# ClimateHack.AI 2023: Training a Basic Model

Thank you for participating in ClimateHack.AI 2023! 

Your contributions could help cut carbon emissions by up to 100 kilotonnes per year in Great Britain alone. We look forward to seeing what you build over the course of the competition!

In this Jupyter notebook, you will hopefully train your first model for the challenge using historical solar PV data and HRV satellite imagery.

## Installing packages

Before you can get started, you will need to install a number of packages to allow you to work with the data and submit to the platform. If you do not already have these packages installed, you can uncomment the lines below to do so! You will also need to [install PyTorch](https://pytorch.org/get-started/locally/).

In [None]:
# %pip install zarr xarray gcsfs fsspec dask cartopy ocf-blosc2 torchinfo tqdm
# %pip install lightning
# %pip install -U doxa-cli
# !git clone https://github.com/nhat-vo/getting-started-2023.git && mv getting-started-2023/* .

## Importing packages

Here, we import a number of packages we will need to train our first model.

In [None]:
import os
from datetime import datetime, time, timedelta
import matplotlib.pyplot as plt
import pandas as pd
import torch
import torch.nn as nn
import torch.optim as optim
import xarray as xr
from torch.utils.data import DataLoader, IterableDataset
from torchinfo import summary
import json
import math
from tqdm import tqdm
import lightning as L
from lightning.pytorch.callbacks import DeviceStatsMonitor
from ocf_blosc2 import Blosc2


plt.rcParams["figure.figsize"] = (20, 12)

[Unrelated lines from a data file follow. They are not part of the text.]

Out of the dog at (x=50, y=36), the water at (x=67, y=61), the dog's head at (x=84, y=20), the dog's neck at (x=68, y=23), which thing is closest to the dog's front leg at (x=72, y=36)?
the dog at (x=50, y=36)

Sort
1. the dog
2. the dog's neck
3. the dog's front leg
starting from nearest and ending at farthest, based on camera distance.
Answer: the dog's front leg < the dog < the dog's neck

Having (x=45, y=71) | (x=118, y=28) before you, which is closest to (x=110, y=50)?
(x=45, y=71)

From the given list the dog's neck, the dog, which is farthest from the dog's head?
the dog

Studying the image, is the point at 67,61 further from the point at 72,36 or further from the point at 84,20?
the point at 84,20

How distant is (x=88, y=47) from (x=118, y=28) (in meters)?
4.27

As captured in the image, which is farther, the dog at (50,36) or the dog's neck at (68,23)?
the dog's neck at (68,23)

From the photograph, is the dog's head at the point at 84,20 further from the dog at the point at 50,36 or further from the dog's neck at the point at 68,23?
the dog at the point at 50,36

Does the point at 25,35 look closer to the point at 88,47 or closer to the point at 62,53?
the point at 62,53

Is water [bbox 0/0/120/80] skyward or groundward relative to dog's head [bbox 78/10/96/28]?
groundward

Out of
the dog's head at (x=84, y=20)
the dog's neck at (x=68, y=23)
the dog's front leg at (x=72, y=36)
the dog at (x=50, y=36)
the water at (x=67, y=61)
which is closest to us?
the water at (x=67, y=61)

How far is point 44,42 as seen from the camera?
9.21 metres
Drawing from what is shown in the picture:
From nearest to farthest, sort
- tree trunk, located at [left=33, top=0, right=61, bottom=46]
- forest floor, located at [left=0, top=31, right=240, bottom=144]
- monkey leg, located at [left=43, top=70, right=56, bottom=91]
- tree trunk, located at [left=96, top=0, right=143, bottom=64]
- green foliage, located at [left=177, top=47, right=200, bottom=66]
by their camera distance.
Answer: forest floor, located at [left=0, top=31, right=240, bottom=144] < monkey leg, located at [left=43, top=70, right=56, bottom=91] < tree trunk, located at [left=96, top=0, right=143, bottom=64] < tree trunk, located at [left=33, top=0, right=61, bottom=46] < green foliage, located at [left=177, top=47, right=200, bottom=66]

## Downloading a month of data

While streaming the Zarr-format datasets directly from Hugging Face was adequate for some initial data exploration in `1_data.ipynb`, it most likely will not be fast enough in training. Since there is so much data available, we can get started just by downloading a single month of PV and HRV satellite imagery data.

In [None]:
if not os.path.exists("data"):
    os.makedirs("data/pv/2020", exist_ok=True)
    os.makedirs("data/satellite-hrv/2020", exist_ok=True)

    !curl -L https://huggingface.co/datasets/climatehackai/climatehackai-2023/resolve/main/pv/metadata.csv --output data/pv/metadata.csv
    !curl -L https://huggingface.co/datasets/climatehackai/climatehackai-2023/resolve/main/pv/2020/7.parquet --output data/pv/2020/7.parquet
    !curl -L https://huggingface.co/datasets/climatehackai/climatehackai-2023/resolve/main/satellite-hrv/2020/7.zarr.zip --output data/satellite-hrv/2020/7.zarr.zip

## Loading the data

In [None]:
pv = pd.read_parquet("data/pv/2020/7.parquet").drop("generation_wh", axis=1)
pv

In [None]:
hrv = xr.open_dataset( "data/satellite-hrv/2020/7.zarr.zip", engine="zarr", chunks="auto")
hrv

As part of the challenge, you can make use of satellite imagery, numerical weather prediction and air quality forecast data in a `[128, 128]` region centred on each solar PV site. In order to help you out, we have pre-computed the indices corresponding to each solar PV site and included them in `indices.json`, which we can load directly. For more information, take a look at the [challenge page](https://doxaai.com/competition/climatehackai-2023).


In [None]:
with open("indices.json") as f:
    blobs = json.load(f)
    site_locations = {
        v: {int(r): (int(blob[r][0]), int(blob[r][1])) for r in blob}
        for v, blob in blobs.items()
    }

### Defining a PyTorch Dataset

To get started, we will define a simple `IterableDataset` that shows how to slice into the PV and HRV data using `pandas` and `xarray`, respectively. You will have to modify this if you wish to incorporate non-HRV data, weather forecasts and air quality forecasts into your training regimen. If you have any questions, feel free to ask on the [ClimateHack.AI Community Discord server](https://discord.gg/HTTQ8AFjJp)!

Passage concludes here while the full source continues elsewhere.